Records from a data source
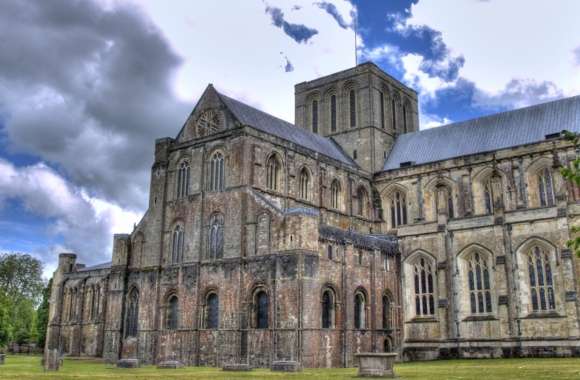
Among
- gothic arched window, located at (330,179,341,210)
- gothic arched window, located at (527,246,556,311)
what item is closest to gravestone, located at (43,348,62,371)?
gothic arched window, located at (330,179,341,210)

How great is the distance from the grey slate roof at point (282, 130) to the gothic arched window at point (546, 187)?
15721 mm

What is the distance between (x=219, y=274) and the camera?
4131cm

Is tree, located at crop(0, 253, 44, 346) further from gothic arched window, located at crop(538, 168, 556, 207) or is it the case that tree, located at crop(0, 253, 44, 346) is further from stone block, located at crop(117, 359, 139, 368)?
gothic arched window, located at crop(538, 168, 556, 207)

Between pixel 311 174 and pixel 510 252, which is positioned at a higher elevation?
pixel 311 174

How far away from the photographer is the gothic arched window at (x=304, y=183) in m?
46.4

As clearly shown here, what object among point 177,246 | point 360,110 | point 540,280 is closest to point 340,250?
point 177,246

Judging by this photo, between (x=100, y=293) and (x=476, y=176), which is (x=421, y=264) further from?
(x=100, y=293)

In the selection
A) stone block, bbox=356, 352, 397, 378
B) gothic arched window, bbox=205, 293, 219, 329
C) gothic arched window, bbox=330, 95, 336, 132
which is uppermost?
gothic arched window, bbox=330, 95, 336, 132

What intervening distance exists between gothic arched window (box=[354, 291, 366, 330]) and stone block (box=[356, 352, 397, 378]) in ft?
51.8

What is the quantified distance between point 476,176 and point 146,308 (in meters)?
28.0

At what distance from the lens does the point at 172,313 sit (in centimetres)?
4384

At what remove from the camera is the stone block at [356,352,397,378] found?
25.4m

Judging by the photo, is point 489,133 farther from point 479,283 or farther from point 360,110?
point 479,283

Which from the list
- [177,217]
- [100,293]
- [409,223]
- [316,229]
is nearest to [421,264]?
[409,223]
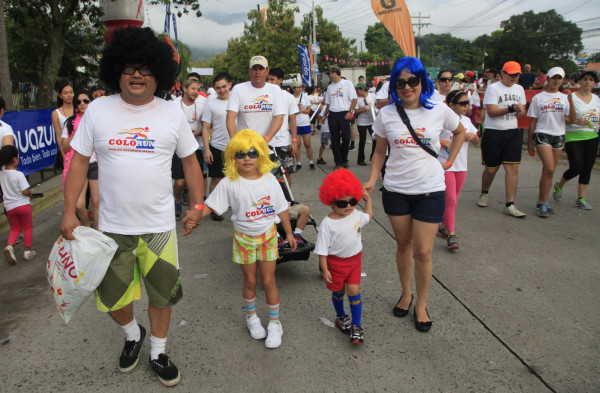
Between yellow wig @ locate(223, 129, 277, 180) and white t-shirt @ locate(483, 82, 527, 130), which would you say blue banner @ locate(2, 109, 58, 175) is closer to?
yellow wig @ locate(223, 129, 277, 180)

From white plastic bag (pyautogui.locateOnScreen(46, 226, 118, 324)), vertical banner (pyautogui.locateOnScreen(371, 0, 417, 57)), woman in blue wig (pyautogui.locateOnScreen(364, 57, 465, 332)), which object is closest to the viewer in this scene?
white plastic bag (pyautogui.locateOnScreen(46, 226, 118, 324))

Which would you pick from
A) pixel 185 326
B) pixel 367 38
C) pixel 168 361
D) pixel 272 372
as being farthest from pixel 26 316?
pixel 367 38

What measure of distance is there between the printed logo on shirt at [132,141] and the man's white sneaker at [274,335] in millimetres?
1508

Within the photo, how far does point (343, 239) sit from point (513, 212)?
3.99 meters

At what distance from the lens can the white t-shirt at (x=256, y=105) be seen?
4887 mm

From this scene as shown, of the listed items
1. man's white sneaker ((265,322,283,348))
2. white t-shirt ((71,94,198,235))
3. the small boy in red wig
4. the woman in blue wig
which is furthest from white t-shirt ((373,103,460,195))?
white t-shirt ((71,94,198,235))

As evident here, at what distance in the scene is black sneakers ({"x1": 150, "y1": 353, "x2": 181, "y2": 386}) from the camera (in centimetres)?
266

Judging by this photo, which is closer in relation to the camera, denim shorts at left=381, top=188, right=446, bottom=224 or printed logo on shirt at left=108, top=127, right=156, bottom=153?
printed logo on shirt at left=108, top=127, right=156, bottom=153

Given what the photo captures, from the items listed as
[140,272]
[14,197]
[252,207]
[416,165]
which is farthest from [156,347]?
[14,197]

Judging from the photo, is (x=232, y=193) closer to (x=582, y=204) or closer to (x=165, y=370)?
(x=165, y=370)

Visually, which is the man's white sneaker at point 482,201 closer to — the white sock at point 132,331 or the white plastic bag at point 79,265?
the white sock at point 132,331

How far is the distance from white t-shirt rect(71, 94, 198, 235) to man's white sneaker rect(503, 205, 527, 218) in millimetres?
4962

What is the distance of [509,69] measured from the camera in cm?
575

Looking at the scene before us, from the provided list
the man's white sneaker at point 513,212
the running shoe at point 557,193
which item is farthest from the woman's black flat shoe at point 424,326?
the running shoe at point 557,193
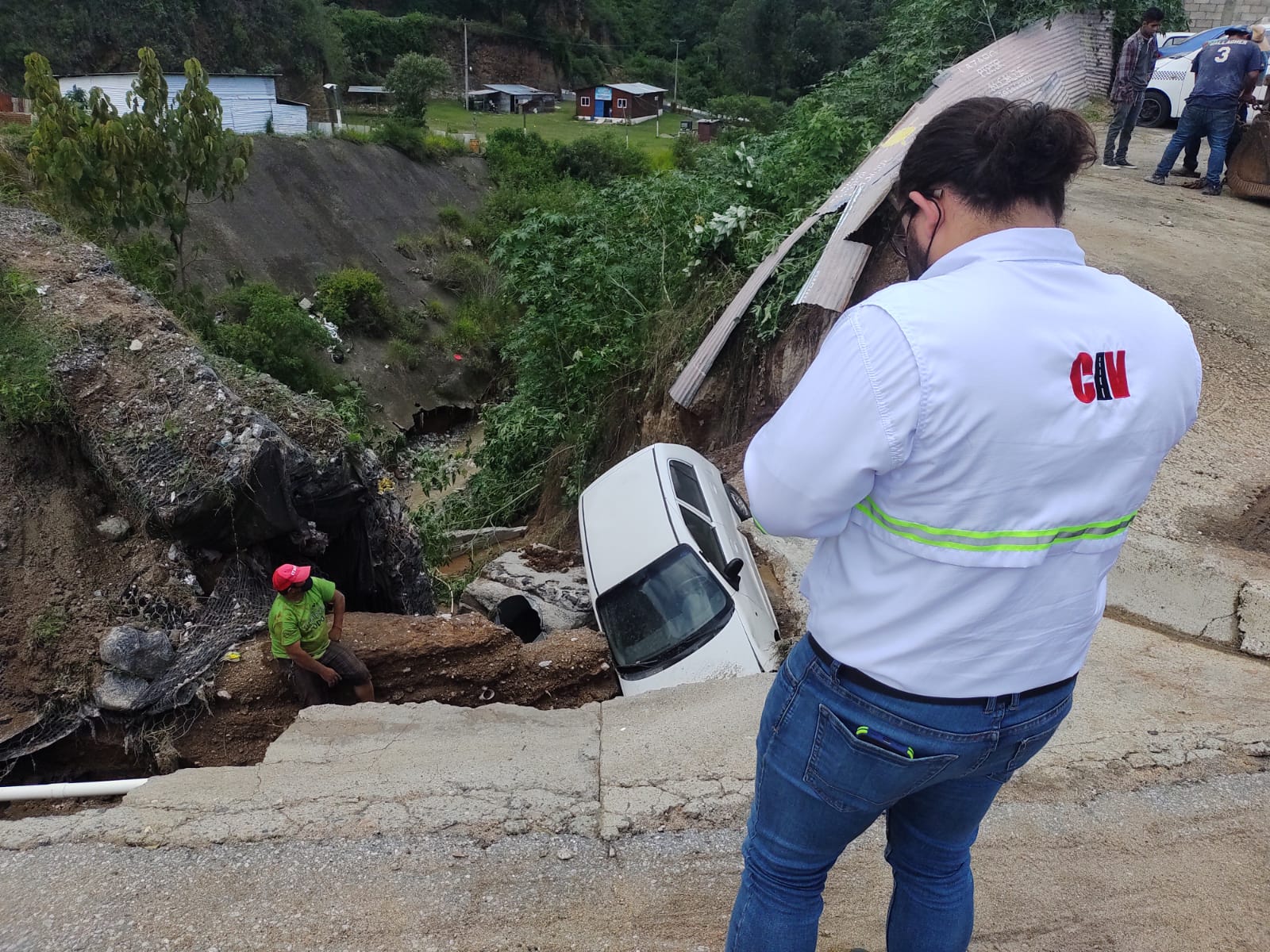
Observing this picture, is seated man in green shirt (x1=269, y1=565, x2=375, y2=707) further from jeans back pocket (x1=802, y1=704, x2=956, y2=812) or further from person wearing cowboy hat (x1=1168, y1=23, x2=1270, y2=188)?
person wearing cowboy hat (x1=1168, y1=23, x2=1270, y2=188)

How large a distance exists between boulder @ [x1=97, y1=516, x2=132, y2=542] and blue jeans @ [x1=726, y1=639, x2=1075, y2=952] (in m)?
5.06

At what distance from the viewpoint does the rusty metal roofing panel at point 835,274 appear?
650 centimetres

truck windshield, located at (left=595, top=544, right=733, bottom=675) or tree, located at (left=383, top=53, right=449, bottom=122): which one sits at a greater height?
tree, located at (left=383, top=53, right=449, bottom=122)

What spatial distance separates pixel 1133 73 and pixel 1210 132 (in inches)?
42.3

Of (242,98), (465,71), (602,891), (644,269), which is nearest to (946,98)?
(644,269)

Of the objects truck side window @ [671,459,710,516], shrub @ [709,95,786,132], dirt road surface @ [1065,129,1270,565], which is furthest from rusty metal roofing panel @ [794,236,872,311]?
shrub @ [709,95,786,132]

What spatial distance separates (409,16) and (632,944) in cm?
5769

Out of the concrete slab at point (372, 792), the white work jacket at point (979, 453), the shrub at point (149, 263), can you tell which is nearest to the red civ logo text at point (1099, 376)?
the white work jacket at point (979, 453)

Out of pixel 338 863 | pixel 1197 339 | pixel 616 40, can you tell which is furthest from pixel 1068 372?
pixel 616 40

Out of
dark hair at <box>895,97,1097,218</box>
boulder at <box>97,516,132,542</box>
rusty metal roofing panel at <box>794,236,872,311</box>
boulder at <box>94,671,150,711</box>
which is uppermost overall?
dark hair at <box>895,97,1097,218</box>

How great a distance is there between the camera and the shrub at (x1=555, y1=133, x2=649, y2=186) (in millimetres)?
33500

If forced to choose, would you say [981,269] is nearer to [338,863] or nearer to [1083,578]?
[1083,578]

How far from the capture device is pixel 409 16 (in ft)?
168

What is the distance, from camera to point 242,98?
27734 millimetres
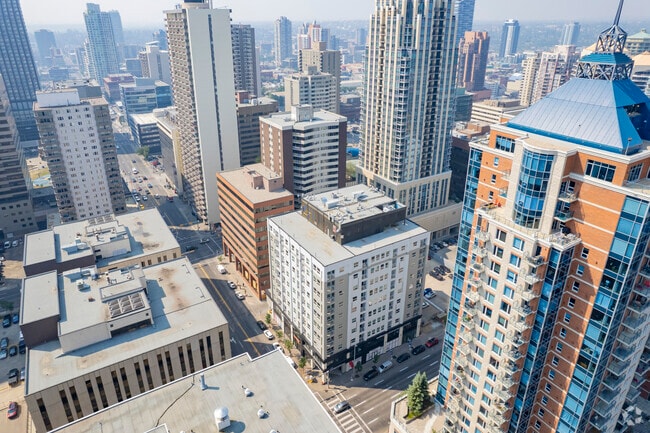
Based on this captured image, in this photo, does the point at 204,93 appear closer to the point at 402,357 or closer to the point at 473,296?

**Problem description**
Transcribe the listing in full. Omit the pictures and keep every line exact.

**Exercise solution**
Among
- gothic arched window, located at (330,179,341,210)
- gothic arched window, located at (527,246,556,311)
what item is closest to gravestone, located at (43,348,62,371)?
gothic arched window, located at (330,179,341,210)

How great is the distance from the grey slate roof at point (282, 130) to the gothic arched window at point (546, 187)?
15721 mm

What is the distance between (x=219, y=274) and the camera?
4131cm

Is tree, located at crop(0, 253, 44, 346) further from gothic arched window, located at crop(538, 168, 556, 207) or is it the case that tree, located at crop(0, 253, 44, 346) is further from stone block, located at crop(117, 359, 139, 368)?
gothic arched window, located at crop(538, 168, 556, 207)

Between pixel 311 174 and pixel 510 252, which is positioned at a higher elevation?
pixel 311 174

How far away from the photographer is the gothic arched window at (x=304, y=183) in m?
46.4

As clearly shown here, what object among point 177,246 | point 360,110 | point 540,280 is closest to point 340,250?
point 177,246

Judging by this photo, between (x=100, y=293) and (x=476, y=176), which is (x=421, y=264) further from?
(x=100, y=293)

In the selection
A) stone block, bbox=356, 352, 397, 378
B) gothic arched window, bbox=205, 293, 219, 329
C) gothic arched window, bbox=330, 95, 336, 132
which is uppermost?
gothic arched window, bbox=330, 95, 336, 132

What intervening distance exists between gothic arched window (box=[354, 291, 366, 330]) and stone block (box=[356, 352, 397, 378]) in ft?
51.8

What is the quantified distance between point 476,176 and point 146,308 (in meters)?
28.0

At what distance from the lens does the point at 172,313 sit (in centimetres)?
4384

At what remove from the camera is the stone block at [356,352,397,378] found?
25.4m

Judging by the photo, is point 489,133 farther from point 479,283 or farther from point 360,110?
point 479,283

Which from the list
- [177,217]
- [100,293]
- [409,223]
- [316,229]
is nearest to [421,264]?
[409,223]
Between yellow wig @ locate(223, 129, 277, 180) and white t-shirt @ locate(483, 82, 527, 130), which would you say blue banner @ locate(2, 109, 58, 175) is closer to?
yellow wig @ locate(223, 129, 277, 180)

From white plastic bag (pyautogui.locateOnScreen(46, 226, 118, 324)), vertical banner (pyautogui.locateOnScreen(371, 0, 417, 57)), woman in blue wig (pyautogui.locateOnScreen(364, 57, 465, 332)), which object is closest to the viewer in this scene?
white plastic bag (pyautogui.locateOnScreen(46, 226, 118, 324))

Which would you pick from
A) pixel 185 326
B) pixel 367 38
C) pixel 168 361
D) pixel 272 372
as being farthest from pixel 26 316?
pixel 367 38

What measure of distance is there between the printed logo on shirt at [132,141] and the man's white sneaker at [274,335] in millimetres?
1508

Within the photo, how far does point (343, 239) sit from point (513, 212)?
3.99 meters

At what distance from the lens can the white t-shirt at (x=256, y=105) be seen?
4887 mm

From this scene as shown, of the listed items
1. man's white sneaker ((265,322,283,348))
2. white t-shirt ((71,94,198,235))
3. the small boy in red wig
4. the woman in blue wig
which is furthest from white t-shirt ((373,103,460,195))?
white t-shirt ((71,94,198,235))

As evident here, at what distance in the scene is black sneakers ({"x1": 150, "y1": 353, "x2": 181, "y2": 386}) from the camera (in centimetres)?
266

Judging by this photo, which is closer in relation to the camera, denim shorts at left=381, top=188, right=446, bottom=224 or printed logo on shirt at left=108, top=127, right=156, bottom=153?
printed logo on shirt at left=108, top=127, right=156, bottom=153

Given what the photo captures, from the items listed as
[140,272]
[14,197]
[252,207]
[416,165]
which is farthest from [156,347]?
[14,197]

Judging from the photo, is (x=232, y=193) closer to (x=582, y=204) or closer to (x=165, y=370)?
(x=165, y=370)

Visually, which is the man's white sneaker at point 482,201 closer to — the white sock at point 132,331 or the white plastic bag at point 79,265?
the white sock at point 132,331

How far is the distance from white t-shirt rect(71, 94, 198, 235) to man's white sneaker rect(503, 205, 527, 218) in millimetres?
4962

What is the distance of [509,69] measured from the camera in cm?
575

Looking at the scene before us, from the provided list
the man's white sneaker at point 513,212
the running shoe at point 557,193
which item is farthest from the woman's black flat shoe at point 424,326?
the running shoe at point 557,193
Observing this picture, is seated man in green shirt (x1=269, y1=565, x2=375, y2=707) further from jeans back pocket (x1=802, y1=704, x2=956, y2=812) or further from person wearing cowboy hat (x1=1168, y1=23, x2=1270, y2=188)?
person wearing cowboy hat (x1=1168, y1=23, x2=1270, y2=188)

How large a distance exists between boulder @ [x1=97, y1=516, x2=132, y2=542] and blue jeans @ [x1=726, y1=639, x2=1075, y2=952] (in m)?
5.06

At what distance from the viewpoint does the rusty metal roofing panel at point 835,274 appear?
650 centimetres

truck windshield, located at (left=595, top=544, right=733, bottom=675) or tree, located at (left=383, top=53, right=449, bottom=122): which one sits at a greater height?
tree, located at (left=383, top=53, right=449, bottom=122)

What spatial distance separates pixel 1133 73 and pixel 1210 132 (in inches)?
42.3

Of (242,98), (465,71), (602,891), (644,269), which is nearest to (946,98)?
(644,269)

Of the objects truck side window @ [671,459,710,516], shrub @ [709,95,786,132], dirt road surface @ [1065,129,1270,565], which is furthest from rusty metal roofing panel @ [794,236,872,311]?
shrub @ [709,95,786,132]

What spatial distance separates (409,16) and (632,944) in cm?
5769

Out of the concrete slab at point (372, 792), the white work jacket at point (979, 453), the shrub at point (149, 263), can you tell which is nearest to the red civ logo text at point (1099, 376)?
the white work jacket at point (979, 453)

Out of pixel 338 863 | pixel 1197 339 | pixel 616 40, can you tell which is furthest from pixel 1068 372?
pixel 616 40

Out of
dark hair at <box>895,97,1097,218</box>
boulder at <box>97,516,132,542</box>
rusty metal roofing panel at <box>794,236,872,311</box>
boulder at <box>94,671,150,711</box>
which is uppermost overall?
dark hair at <box>895,97,1097,218</box>

How great a distance is there between the camera and the shrub at (x1=555, y1=133, x2=649, y2=186) (in millimetres)?
33500

If forced to choose, would you say [981,269] is nearer to [338,863] or nearer to [1083,578]?
[1083,578]

How far from the capture device is pixel 409 16 (in ft)?
168

What is the distance, from camera to point 242,98?
27734 millimetres
Based on this captured image, in this photo, does the point at 204,93 appear closer to the point at 402,357 or closer to the point at 473,296?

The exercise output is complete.